____ Angezeigter Text

# Playstore Fehler: [RPC:S-5:AEC-0]



## Modders Vision (20. Mai 2013)

Hallo Zusammen!

Seit 2 Tagen kann ich im Playstor einfach nichts mehr runterladen. Wenn ich auf download touche und dann noch auf zustimmen, sollte die App eig. runtergeladen werden, aber es passiert nichts, außer, dass sich der Playstore aufhängt...
Ich habe ein HTC HD2 mit Android 4.1.2
Ich hoffe ihr könnt mir helfen 

Vg,
Modders Vision


----------



## Trolli91 (20. Mai 2013)

*AW: Playstore downloaded nichts mehr*

Mal ganz lapidar gefragt:
Du hast das Internet für den Play Store in keiner Weise beschnitten? zB Hintergrunddaten dafür (oder für "Medien" ) ausgeknipst? Keine Apps die in irgendeiner Form die Internetanbindung beeinflussen können?


----------



## Modders Vision (20. Mai 2013)

Welche Apps könnten das denn sein?


----------



## Trolli91 (20. Mai 2013)

*AW: Playstore downloaded nichts mehr*

An die könntest du dich wahrscheinlich erinnern 
Hab den letzten Satz sowieso überlesen (das sich der Play Store aufhängt). Hast du mal die apk vom Play Store irgendwo heruntergeladen und neu installiert? manchmal hilft das schon


----------



## Modders Vision (20. Mai 2013)

________
____ Bereitgestelltes Material

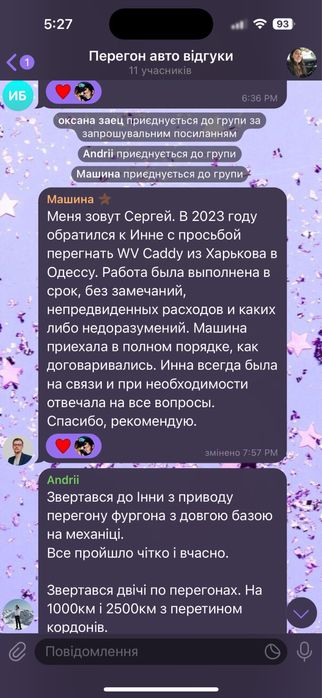 5:27

93

1

Перегон авто відгуки
11 учасників

ИБ

6:36 PM

оксана заец приєднується до групи за запрошувальним посиланням

Andrii приєднується до групи

Машина приєднується до групи

Машина

Меня зовут Сергей. В 2023 году обратился к Инне с просьбой перегнать WV Caddy из Харькова в Одессу. Работа была выполнена в срок, без замечаний, непредвиденных расходов и каких либо недоразумений. Машина приехала в полном порядке, как договаривались. Инна всегда была на связи и при необходимости отвечала на все вопросы.
Спасибо, рекомендую.

змінено 7:57 PM

Andrii

Звертався до Інни з приводу перегону фургона з довгою базою на механіці.
Все пройшло чітко і вчасно.

Звертався двічі по перегонах. На 1000км і 2500км з перетином кордонів.

Повідомлення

________

◆ Zum Ausprobieren: Gib aus dem Forenthread zum Play-Store-Fehler einen Abschnitt wörtlich wieder. Beginne bei den Worten „Mal ganz lapidar“ und höre nach „Internetanbindung beeinflussen können?“ auf.

◆ Antwort:
Mal ganz lapidar gefragt:
Du hast das Internet für den Play Store in keiner Weise beschnitten? zB Hintergrunddaten dafür (oder für "Medien" ) ausgeknipst? Keine Apps die in irgendeiner Form die Internetanbindung beeinflussen können?